» **Excerpt provided**

------------

A warming, tangy curry of sweet potatoes simmered in a spiced tomato base, inspired by Goan vindaloo, rich but not overly fiery.
Prep Time20 minutes
Cook Time40 minutes
Marination Time30 minutes
Total Time1 hour 30 minutes
Course: Main Course
Cuisine: Indian
Keyword: Spicy Goan Curry, Vegetable Vindaloo
Servings: 4 People
Calories: 357kcal

Ingredients

  • 4 tablespoons rapeseed or vegetable oil
  • 6 cloves
  • 1 star anise
  • 20 black peppercorns
  • 2 cinnamon sticks
  • 6 cloves garlic crushed
  • 4 cm piece fresh ginger peeled and grated
  • 5 tablespoons white wine vinegar
  • ½ –1 teaspoon mild chili powder to taste
  • 2 medium onions finely sliced
  • 1 x 400 g tin plum tomatoes
  • 1 kg sweet potatoes peeled and cut into chunks
  • 1 teaspoon salt
  • Plain yogurt to serve

Instructions

Method

    Toast the Whole Spices:

    • Put 1 tablespoon of the oil in a large frying pan over medium heat.
    • Add cloves, star anise, peppercorns, and cinnamon sticks.
    • Fry gently for about 2 minutes until fragrant and the cloves swell slightly.

    Make the Spice Paste:

    • Transfer the toasted spices to a spice grinder or mortar.
    • Add garlic and ginger.
    • Grind or pound to a coarse paste.
    • Stir in the chili powder and vinegar to make a thick paste.

    Cook the Base:

    • Return the remaining 3 tablespoons oil to the same pan over medium heat.
    • Add sliced onions.
    • Cook for 8–10 minutes until soft and golden.

------------

» **Record extracts**

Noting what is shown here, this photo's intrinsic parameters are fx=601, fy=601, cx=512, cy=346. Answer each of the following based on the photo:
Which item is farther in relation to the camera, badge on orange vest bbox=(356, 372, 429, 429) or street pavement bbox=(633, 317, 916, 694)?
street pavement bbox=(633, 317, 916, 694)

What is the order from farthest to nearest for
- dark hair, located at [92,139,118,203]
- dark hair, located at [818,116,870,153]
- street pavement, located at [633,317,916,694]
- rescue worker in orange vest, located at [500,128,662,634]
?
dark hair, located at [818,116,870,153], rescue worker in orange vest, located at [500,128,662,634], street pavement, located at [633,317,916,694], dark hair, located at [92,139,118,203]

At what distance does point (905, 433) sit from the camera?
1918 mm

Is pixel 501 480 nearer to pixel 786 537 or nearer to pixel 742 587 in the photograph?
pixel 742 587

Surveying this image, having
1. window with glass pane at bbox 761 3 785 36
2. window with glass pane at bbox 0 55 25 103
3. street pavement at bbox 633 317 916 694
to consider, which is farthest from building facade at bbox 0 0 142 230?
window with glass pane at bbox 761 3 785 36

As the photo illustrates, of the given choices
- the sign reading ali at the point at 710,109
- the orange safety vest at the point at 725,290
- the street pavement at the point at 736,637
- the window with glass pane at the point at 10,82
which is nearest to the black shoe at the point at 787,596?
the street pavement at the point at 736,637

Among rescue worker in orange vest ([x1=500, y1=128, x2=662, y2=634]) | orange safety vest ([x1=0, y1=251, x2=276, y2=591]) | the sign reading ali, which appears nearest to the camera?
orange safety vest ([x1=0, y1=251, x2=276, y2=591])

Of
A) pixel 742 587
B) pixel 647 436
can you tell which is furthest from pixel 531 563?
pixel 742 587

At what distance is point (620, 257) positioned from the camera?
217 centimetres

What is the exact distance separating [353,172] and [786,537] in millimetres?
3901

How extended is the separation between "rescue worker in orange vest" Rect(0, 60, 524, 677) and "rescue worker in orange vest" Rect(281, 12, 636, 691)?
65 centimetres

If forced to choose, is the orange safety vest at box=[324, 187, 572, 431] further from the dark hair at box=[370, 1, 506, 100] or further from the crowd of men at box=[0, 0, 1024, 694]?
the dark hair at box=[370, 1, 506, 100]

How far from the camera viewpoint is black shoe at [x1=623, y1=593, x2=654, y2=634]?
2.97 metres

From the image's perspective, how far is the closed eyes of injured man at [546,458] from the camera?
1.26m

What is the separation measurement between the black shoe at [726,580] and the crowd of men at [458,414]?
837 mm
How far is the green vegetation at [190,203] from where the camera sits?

------------

Extract the sweet potato curry recipe in full, word for word. The listing has no connection to the recipe.

A warming, tangy curry of sweet potatoes simmered in a spiced tomato base, inspired by Goan vindaloo, rich but not overly fiery.
Prep Time20 minutes
Cook Time40 minutes
Marination Time30 minutes
Total Time1 hour 30 minutes
Course: Main Course
Cuisine: Indian
Keyword: Spicy Goan Curry, Vegetable Vindaloo
Servings: 4 People
Calories: 357kcal

Ingredients

  • 4 tablespoons rapeseed or vegetable oil
  • 6 cloves
  • 1 star anise
  • 20 black peppercorns
  • 2 cinnamon sticks
  • 6 cloves garlic crushed
  • 4 cm piece fresh ginger peeled and grated
  • 5 tablespoons white wine vinegar
  • ½ –1 teaspoon mild chili powder to taste
  • 2 medium onions finely sliced
  • 1 x 400 g tin plum tomatoes
  • 1 kg sweet potatoes peeled and cut into chunks
  • 1 teaspoon salt
  • Plain yogurt to serve

Instructions

Method

    Toast the Whole Spices:

    • Put 1 tablespoon of the oil in a large frying pan over medium heat.
    • Add cloves, star anise, peppercorns, and cinnamon sticks.
    • Fry gently for about 2 minutes until fragrant and the cloves swell slightly.

    Make the Spice Paste:

    • Transfer the toasted spices to a spice grinder or mortar.
    • Add garlic and ginger.
    • Grind or pound to a coarse paste.
    • Stir in the chili powder and vinegar to make a thick paste.

    Cook the Base:

    • Return the remaining 3 tablespoons oil to the same pan over medium heat.
    • Add sliced onions.
    • Cook for 8–10 minutes until soft and golden.